Okay, back to adulting. Truth is, I don’t use pitas as a base, to be stuffed, or whatever other uses they have. So I decided I’d create a recipe and stuff them. It sounded like a good idea at the time. What I found out is that not all pitas are made for stuffing. The package of pitas I picked up was too thin and didn’t split or open up in the center to stuff ingredients. Believe me, I tried! Three different knives and a headache’s worth of concentration would not split these pitas apart.
Plan A clearly not workable, I moved on to Plan B. I could top the pita rounds like a pizza but I had already cut them in half (in an effort to stuff them), so that wasn’t going to work. I was now working with pita halves. On to Plan C. New mindset in place, I decided that since we were having great spring weather and eating dinner on the deck, I’d make nachos. Follow me here, this will circle around and make sense eventually (I hope). After prepping the pitas by brushing them with oil and seasoning, and toasting for a few minutes, I cut them into small wedges like tortilla chips. Of course, if I had KNOWN this is how the pitas would have ended up, I would have probably just started with tortilla chips, but that was considered Plan D at this point and hope I don’t have to go there.
Pitas prepped, and onto the stuffing ingredients which will now be morphed into nacho toppings. I’ll have to keep it simple so I don’t overwhelm the pita chips. Shredded chicken and feta cheese were a good pairing to top the pita chips. Plain and simple. Too plain? I wanted a little zing. I whisked together the lemon yogurt sauce and topped everything with a few pomegranate seeds. Now we’re getting somewhere!
So as I’m assembling the dish adapting the unstuffable pitas to the recipe, (did you know unstuffable is not really a word? I’m using it anyway!) I’m repeating to myself, “Peter Piper picked a package of perfect pitas. How many packages of perfect pitas did Peter Piper pick?” And then there was wine sipping!

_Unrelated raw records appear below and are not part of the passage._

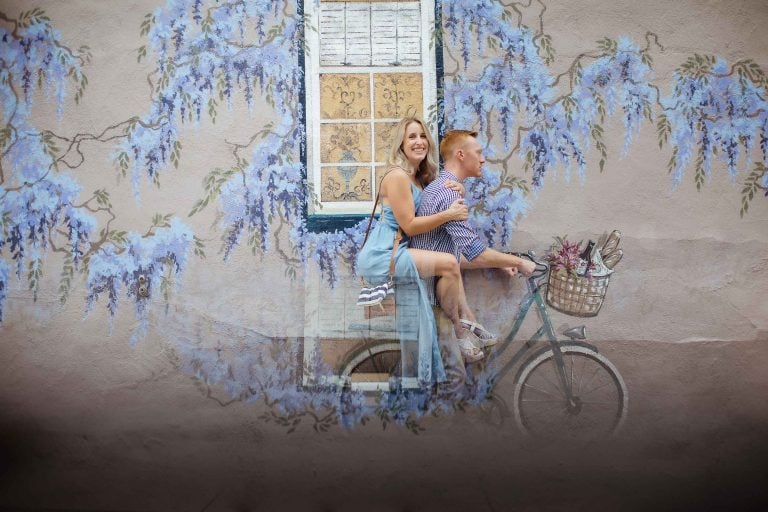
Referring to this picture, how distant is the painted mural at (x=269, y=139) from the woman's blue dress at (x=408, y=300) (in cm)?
20

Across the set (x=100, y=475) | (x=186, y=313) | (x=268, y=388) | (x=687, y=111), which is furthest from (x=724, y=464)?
(x=100, y=475)

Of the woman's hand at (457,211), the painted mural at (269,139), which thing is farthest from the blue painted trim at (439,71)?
the woman's hand at (457,211)

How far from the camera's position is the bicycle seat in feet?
18.1

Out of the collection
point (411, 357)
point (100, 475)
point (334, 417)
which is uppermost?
point (411, 357)

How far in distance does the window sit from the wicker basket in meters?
1.28

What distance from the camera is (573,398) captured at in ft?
18.1

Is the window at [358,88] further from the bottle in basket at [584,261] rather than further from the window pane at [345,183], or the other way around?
the bottle in basket at [584,261]

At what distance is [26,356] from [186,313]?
1.06 m

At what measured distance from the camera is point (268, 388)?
554cm

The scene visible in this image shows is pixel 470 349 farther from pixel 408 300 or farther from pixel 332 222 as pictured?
pixel 332 222

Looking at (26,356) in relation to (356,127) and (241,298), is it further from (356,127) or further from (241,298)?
(356,127)

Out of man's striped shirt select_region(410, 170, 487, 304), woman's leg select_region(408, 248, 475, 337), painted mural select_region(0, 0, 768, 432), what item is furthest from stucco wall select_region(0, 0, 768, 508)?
man's striped shirt select_region(410, 170, 487, 304)

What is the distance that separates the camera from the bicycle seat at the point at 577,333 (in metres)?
5.53

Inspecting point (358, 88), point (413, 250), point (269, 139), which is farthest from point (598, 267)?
point (269, 139)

Well, I thought this pita could be stuffed. I could not separate the bread to stuff (believe me I tried), it was just too thin to separate and create a pocket.
Because I could not stuff this pita, I chose to cut it into pieces and make it more like nacho chips.
Topped pita chips with turkey and feta. Warm in the oven before adding optional veggies and yogurt sauce.
Yogurt lemon sauce. Very refreshing topping for turkey and feta. Love the slight hint of lemon.
The yogurt sauce was thick (which I liked) but it was too thick to drizzle. It clumped. Next time I might thin the sauce with a little milk so it drizzles better.
- • 4 pitas (preferably with pockets) or make the pita nacho chips
- • 2 tablespoons olive oil
- • 1 teaspoon ground cumin
- • 1/2 teaspoon salt
- YOGURT SAUCE
- • 1 cup plain nonfat Greek yogurt
- • 1 teaspoon lemon zest
- • 2 tablespoons lemon juice
- STUFFING INGREDIENTS (or nacho toppings)*
- • 2 cups shredded cooked chicken
- • 3/4 cup crumbled feta cheese
- • 1/3 cup pomegranate seeds
- Chopped veggies like cucumber, red onion, olives, avocado
- PITA PREP: Split each pita bread into two rounds*. Place in a single layer on two baking sheets. In a small bowl stir together olive oil, cumin, and salt; brush wedges with mixture. Bake in 350 degree oven for 12 minutes or until crisp and light brown. Cool slightly.
- YOGURT SAUCE: In a small bowl combine yogurt, lemon zest, and lemon juice. Season with salt and black pepper.
- ASSEMBLE: Stuff each pita with turkey and feta. Return to oven. Bake 10 minutes or until warmed. Remove from oven. Add in any other optional vegetables like cucumber, olives, etc. Drizzle with the yogurt sauce. Top with pomegranate seeds.
- *If your pitas don't split to make pockets, do what I did and cut into wedges or chips, or leave in whole and pile ingredients on top like a pizza.